§ Page excerpt:
>>>

CountVectorizer and GaussianNB approach: our first attempt at predicting from summary data-- we ultimately changed to TFIDF and LinearSVC because this approach was only getting us F1-scores of around .4-.5

In [None]:
"""
word_matrix: converts a list of words to a matrix of 0s and 1s 
* input: list_of_words to convert
* outputs: array of 0s and 1s of words in list_of_words
           saved matrix: saves how we fit training data to the model, will be
                         used to transform the test data to fit the model
"""
def word_matrix(list_of_words): 
    vectorizer = CountVectorizer()
    # Convert words to matrix form
    matrix = vectorizer.fit_transform(list_of_words)
    # Save the matrix to later transform the test data
    saved_matrix = vectorizer.fit(list_of_words)
    return matrix.toarray(), saved_matrix

In [None]:
"""
make_gaussiannb_model: makes a gaussian naive bayes model using the training data
* inputs: x_train, y_train
* output: GaussianNB model
"""
def make_gaussiannb_model(x_train, y_train): 
    model = GaussianNB()
    num_rows, num_cols = x_train.shape
    i=0
    # Use partial_fit to save space 
    # Add 1000 rows of the training data into the model at a time
    while i+1000<=num_rows: 
        model.partial_fit(x_train[i:i+1000],y_train[i:i+1000], classes=[0,1])
        i+=1000
    # Fit the remaining data
    model.partial_fit(x_train[i:num_rows], y_train[i:num_rows], classes=[0,1])
    return model

In [None]:
"""
predict: makes prediction based on provided model and test data
* inputs: model: GaussianNB model from training data
          saved_matrix: to transform the test data to fit the model
* output: predicted y values based on test data
"""
def predict(model, saved_matrix, x_test):
    X = saved_matrix.transform(x_test).toarray()
    return model, model.predict(X)

In [None]:
"""

<<<

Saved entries
>>>

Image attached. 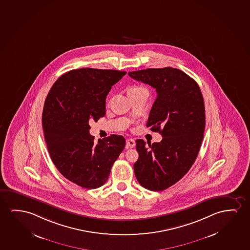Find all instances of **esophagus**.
<instances>
[{
    "instance_id": "34e87169",
    "label": "esophagus",
    "mask_w": 250,
    "mask_h": 250,
    "mask_svg": "<svg viewBox=\"0 0 250 250\" xmlns=\"http://www.w3.org/2000/svg\"><path fill=\"white\" fill-rule=\"evenodd\" d=\"M126 144H127L128 147L133 148L135 146V141H134V139H127Z\"/></svg>"
}]
</instances>
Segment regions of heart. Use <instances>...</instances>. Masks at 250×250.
<instances>
[{"instance_id": "1", "label": "heart", "mask_w": 250, "mask_h": 250, "mask_svg": "<svg viewBox=\"0 0 250 250\" xmlns=\"http://www.w3.org/2000/svg\"><path fill=\"white\" fill-rule=\"evenodd\" d=\"M143 86H134V87H132L129 89V91H134V90H140V89H143Z\"/></svg>"}]
</instances>
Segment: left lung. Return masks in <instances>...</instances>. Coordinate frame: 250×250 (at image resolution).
I'll use <instances>...</instances> for the list:
<instances>
[{"instance_id": "8db88e82", "label": "left lung", "mask_w": 250, "mask_h": 250, "mask_svg": "<svg viewBox=\"0 0 250 250\" xmlns=\"http://www.w3.org/2000/svg\"><path fill=\"white\" fill-rule=\"evenodd\" d=\"M128 75L158 93L146 127L161 134L162 141L146 147L138 139L134 169L141 186L162 191L182 179L197 158L206 126L202 93L196 81L177 68H147Z\"/></svg>"}]
</instances>
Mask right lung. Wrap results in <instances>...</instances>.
Segmentation results:
<instances>
[{"instance_id":"1","label":"right lung","mask_w":250,"mask_h":250,"mask_svg":"<svg viewBox=\"0 0 250 250\" xmlns=\"http://www.w3.org/2000/svg\"><path fill=\"white\" fill-rule=\"evenodd\" d=\"M124 71L81 68L67 72L50 89L42 110L49 156L59 172L87 189L103 186L125 146L122 135L94 142L89 121L105 115V99Z\"/></svg>"}]
</instances>
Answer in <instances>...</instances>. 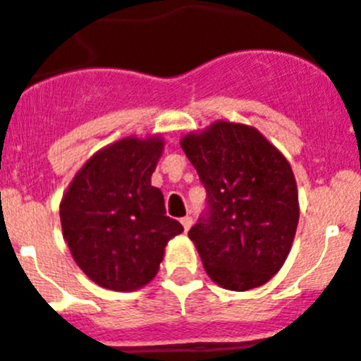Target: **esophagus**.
<instances>
[{"label": "esophagus", "mask_w": 361, "mask_h": 361, "mask_svg": "<svg viewBox=\"0 0 361 361\" xmlns=\"http://www.w3.org/2000/svg\"><path fill=\"white\" fill-rule=\"evenodd\" d=\"M180 222H181V226H183V229L188 231L192 227V216H188V215L183 216V219H181Z\"/></svg>", "instance_id": "34e87169"}]
</instances>
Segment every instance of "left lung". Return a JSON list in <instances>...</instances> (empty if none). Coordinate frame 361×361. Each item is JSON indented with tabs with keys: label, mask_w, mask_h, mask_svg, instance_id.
<instances>
[{
	"label": "left lung",
	"mask_w": 361,
	"mask_h": 361,
	"mask_svg": "<svg viewBox=\"0 0 361 361\" xmlns=\"http://www.w3.org/2000/svg\"><path fill=\"white\" fill-rule=\"evenodd\" d=\"M208 192L190 231L208 277L229 291L266 284L291 252L300 219L291 164L257 128L219 120L180 141Z\"/></svg>",
	"instance_id": "left-lung-1"
}]
</instances>
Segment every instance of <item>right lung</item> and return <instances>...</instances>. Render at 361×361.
<instances>
[{
  "instance_id": "obj_1",
  "label": "right lung",
  "mask_w": 361,
  "mask_h": 361,
  "mask_svg": "<svg viewBox=\"0 0 361 361\" xmlns=\"http://www.w3.org/2000/svg\"><path fill=\"white\" fill-rule=\"evenodd\" d=\"M162 152L160 135L120 139L93 153L63 194V238L77 266L100 288H145L159 274L167 241L183 233L152 185Z\"/></svg>"
}]
</instances>
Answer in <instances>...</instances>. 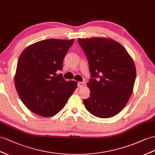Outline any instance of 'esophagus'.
I'll list each match as a JSON object with an SVG mask.
<instances>
[{"label":"esophagus","mask_w":155,"mask_h":155,"mask_svg":"<svg viewBox=\"0 0 155 155\" xmlns=\"http://www.w3.org/2000/svg\"><path fill=\"white\" fill-rule=\"evenodd\" d=\"M84 85V83L82 82H78V88H82L83 86Z\"/></svg>","instance_id":"1"}]
</instances>
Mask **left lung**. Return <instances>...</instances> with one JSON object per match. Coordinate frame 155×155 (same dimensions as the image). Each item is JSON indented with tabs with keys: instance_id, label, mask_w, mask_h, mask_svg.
<instances>
[{
	"instance_id": "obj_1",
	"label": "left lung",
	"mask_w": 155,
	"mask_h": 155,
	"mask_svg": "<svg viewBox=\"0 0 155 155\" xmlns=\"http://www.w3.org/2000/svg\"><path fill=\"white\" fill-rule=\"evenodd\" d=\"M78 41L88 58L91 73L87 83L90 97L83 100L86 109L99 118L115 116L133 92L136 69L132 58L113 39L92 37Z\"/></svg>"
}]
</instances>
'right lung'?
<instances>
[{"mask_svg":"<svg viewBox=\"0 0 155 155\" xmlns=\"http://www.w3.org/2000/svg\"><path fill=\"white\" fill-rule=\"evenodd\" d=\"M74 39L50 38L27 46L18 59L14 77L21 100L39 116H54L64 107L77 88V82L66 81L61 73L63 61Z\"/></svg>","mask_w":155,"mask_h":155,"instance_id":"1","label":"right lung"}]
</instances>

<<<

§ Stated task 1: Can you reproduce the passage of the GaussianNB notebook excerpt between "# Convert words" and "saved_matrix = vectorizer.fit(list_of_words)", inclusive?
§ Stated task 2: Will you resume the CountVectorizer and GaussianNB notebook excerpt from the point at which it stops?
These records have no connection to the text above.

§ Task output 1:
# Convert words to matrix form
    matrix = vectorizer.fit_transform(list_of_words)
    # Save the matrix to later transform the test data
    saved_matrix = vectorizer.fit(list_of_words)

§ Task output 2:
get_model: gets the GaussianNB model from training data 
* inputs: x_train, y_train
* outputs: model: GaussianNB model from training data
           saved matrix: saves how we fit training data to the model, will be
                         used to transform the test data to fit the model
"""
def get_model(x_train, y_train):
    matrix, saved_matrix = word_matrix(x_train)
    print(matrix)
    model = make_gaussiannb_model(matrix, y_train)
    return model, saved_matrix

Categories: 

Creating a dictionary of average star rating based for each category genre on training data. Then using this dictionary to predict star review for a product by looking at it's category. 

We ultimately did not end up using this because we felt using aggregation of star values for a single categorical genre wouldn't accurately give a great prediction, especially when it is not working in conjunction with more heavily influencial feature such as the Summary.

In [None]:
#Creates star rating for each category based on training data

def category_rating(df):
    categories_genre = df['categories']
    overall_points = df['overall']

    dictionary={}
    list_splits = []

    index =0
    index_split = 0

    #going through each categories
    while index < len(df.index):

        #within each categories, there are different genres
        list_splits = categories_genre[index].split(",")

        #splittings genre within categories, loop through each genre 
        while index_split < len(list_splits):

            #strip to make it look cleaner
            list_splits[index_split]= list_splits[index_split].strip("]")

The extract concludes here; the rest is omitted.